Please retype the accounting note below word for word, starting at "The Equity Forward was a" and ending at "the consolidated statements of operations.".

---------- TEXT EXCERPT ----------

The Equity Forward was a liability classified instrument in accordance with ASC 480 because the underlying instrument contains a contingent redemption feature. The Equity Forward was recorded at fair value on the date of issuance and re-valued at each reporting period, with changes in the fair value reported in the consolidated statements of operations.

Investments and Cash Held in Trust Account

Upon the closing of the Initial Public Offering and the Private Placement, the Company was required to place net proceeds of the Initial Public Offering and certain of the proceeds of the Private Placement in a Trust Account, which had been invested in U.S. government securities, within the meaning set forth in Section 2(a)(16) of the Investment Company Act of 1940, as amended (the “Investment Company Act”), with a maturity of 185 days or less, or in money market funds meeting certain conditions under Rule 2a-7 promulgated under the Investment Company Act which invest only in direct U.S. government treasury obligations, as determined by management of the Company. Investments held in the Trust Account were classified as trading securities and presented on the Balance Sheets at fair value at the end of each reporting period. Gains and losses resulting from the change in fair value of investments held in the Trust Account were included in interest income on investments held in Trust Account in the accompanying Consolidated Statements of Operations.

---------- SUPPLIED RECORDS ----------

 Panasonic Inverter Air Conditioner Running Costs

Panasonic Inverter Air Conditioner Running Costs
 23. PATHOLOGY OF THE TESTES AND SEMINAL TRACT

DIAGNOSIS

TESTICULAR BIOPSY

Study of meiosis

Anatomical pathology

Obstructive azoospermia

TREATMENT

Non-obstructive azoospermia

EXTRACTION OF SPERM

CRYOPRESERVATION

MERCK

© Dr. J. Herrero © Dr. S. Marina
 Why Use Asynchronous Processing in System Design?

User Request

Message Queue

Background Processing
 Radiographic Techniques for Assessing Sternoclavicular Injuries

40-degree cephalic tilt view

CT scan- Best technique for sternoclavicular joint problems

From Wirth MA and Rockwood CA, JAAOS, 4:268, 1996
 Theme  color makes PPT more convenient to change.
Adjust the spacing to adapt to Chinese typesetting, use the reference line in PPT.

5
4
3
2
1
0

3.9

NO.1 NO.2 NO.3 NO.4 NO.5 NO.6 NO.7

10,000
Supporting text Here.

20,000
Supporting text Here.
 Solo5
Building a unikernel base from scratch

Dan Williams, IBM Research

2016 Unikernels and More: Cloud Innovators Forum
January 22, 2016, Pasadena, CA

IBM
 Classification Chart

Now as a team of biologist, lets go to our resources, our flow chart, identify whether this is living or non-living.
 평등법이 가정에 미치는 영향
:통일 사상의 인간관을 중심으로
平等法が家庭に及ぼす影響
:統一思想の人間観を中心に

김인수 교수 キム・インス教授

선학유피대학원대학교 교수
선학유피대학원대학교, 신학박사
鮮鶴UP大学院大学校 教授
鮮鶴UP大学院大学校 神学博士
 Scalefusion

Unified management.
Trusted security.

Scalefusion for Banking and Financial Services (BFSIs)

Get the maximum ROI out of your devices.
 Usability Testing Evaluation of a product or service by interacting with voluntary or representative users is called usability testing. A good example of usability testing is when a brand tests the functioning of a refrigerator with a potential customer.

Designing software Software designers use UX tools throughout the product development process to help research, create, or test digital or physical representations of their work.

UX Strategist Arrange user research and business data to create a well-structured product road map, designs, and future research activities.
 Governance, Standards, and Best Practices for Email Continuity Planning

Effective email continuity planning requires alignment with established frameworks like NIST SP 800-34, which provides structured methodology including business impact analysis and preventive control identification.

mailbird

----------

● **RESULT**
The Equity Forward was a liability classified instrument in accordance with ASC 480 because the underlying instrument contains a contingent redemption feature. The Equity Forward was recorded at fair value on the date of issuance and re-valued at each reporting period, with changes in the fair value reported in the consolidated statements of operations.